Define the Metrics and Run the Experiment#

from pprint import pp as pprint
import tiktoken
from ragbits.evaluate.optimizer import Optimizer
from ragbits.evaluate.metrics.base import Metric, MetricSet, ResultT
from omegaconf import OmegaConf


class TokenCountMetric(Metric):
    def compute(self, results: list[ResultT]) -> dict[str, float]:
        encoding = tiktoken.get_encoding("cl100k_base")
        num_tokens = [len(encoding.encode(out.answer)) for out in results]
        return {"num_tokens": sum(num_tokens) / len(num_tokens)}


metrics = MetricSet(TokenCountMetric())

optimization_cfg = OmegaConf.create(
    {"direction": "minimize", "n_trials": 4, "max_retries_for_trial": 3}
)
optimizer = Optimizer(optimization_cfg)

optimized_params = OmegaConf.create(
    {
        "system_prompt_content": {
            "optimize": True,
            "choices": [
                "Be a friendly bot answering user questions.

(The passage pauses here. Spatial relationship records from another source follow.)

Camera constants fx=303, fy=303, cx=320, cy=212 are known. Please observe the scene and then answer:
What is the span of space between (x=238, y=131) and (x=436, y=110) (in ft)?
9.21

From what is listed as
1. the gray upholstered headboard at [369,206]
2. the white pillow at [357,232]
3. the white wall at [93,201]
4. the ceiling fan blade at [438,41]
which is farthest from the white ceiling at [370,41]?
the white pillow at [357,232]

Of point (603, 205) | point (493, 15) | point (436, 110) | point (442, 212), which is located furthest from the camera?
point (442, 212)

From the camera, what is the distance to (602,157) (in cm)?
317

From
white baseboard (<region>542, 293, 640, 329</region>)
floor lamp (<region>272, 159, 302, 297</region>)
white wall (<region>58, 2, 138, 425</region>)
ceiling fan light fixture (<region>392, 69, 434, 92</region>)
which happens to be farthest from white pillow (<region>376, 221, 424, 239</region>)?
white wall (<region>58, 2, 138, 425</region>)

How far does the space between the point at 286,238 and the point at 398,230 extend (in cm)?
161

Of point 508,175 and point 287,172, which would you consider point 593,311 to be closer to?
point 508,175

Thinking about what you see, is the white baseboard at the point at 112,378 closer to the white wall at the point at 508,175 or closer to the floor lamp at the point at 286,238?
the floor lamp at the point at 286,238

Be as concise as possible",
                "Be a silly bot answering user questions. Use as few tokens as possible",
                "Be informative and straight to the point",
                "Respond to user questions in as few words as possible",
            ],
        }
    }
)
configs_with_scores = optimizer.optimize(
    pipeline_class=RandomQuestionRespondPipeline,
    config_with_params=optimized_params,
    metrics=metrics,
    dataloader=dataloader,
)
pprint(configs_with_scores)

After executing the code, your console should display an output structure similar to this:

[({'system_prompt_content': 'Be a silly bot answering user questions. Use as few tokens as possible'},
  6.0,
  {'num_tokens': 6.0}),
 ({'system_prompt_content': 'Be a silly bot answering user questions. Use as few tokens as possible'},
  10.7,
  {'num_tokens': 10.7}),
 ({'system_prompt_content': 'Be a friendly bot answering user questions. Be as concise as possible'},
  37.8,
  {'num_tokens': 37.8}),
 ({'system_prompt_content': 'Be informative and straight to the point'},
  113.2,
  {'num_tokens': 113.2})]

This output consists of tuples, each containing three elements:

The configuration used in the trial.
The score achieved.
A dictionary of detailed metrics that contribute to the score.

The tuples are ordered from the best to the worst configuration based on the score.

Please note that the details may vary between runs due to the non-deterministic nature of both the LLM and the optimization algorithm.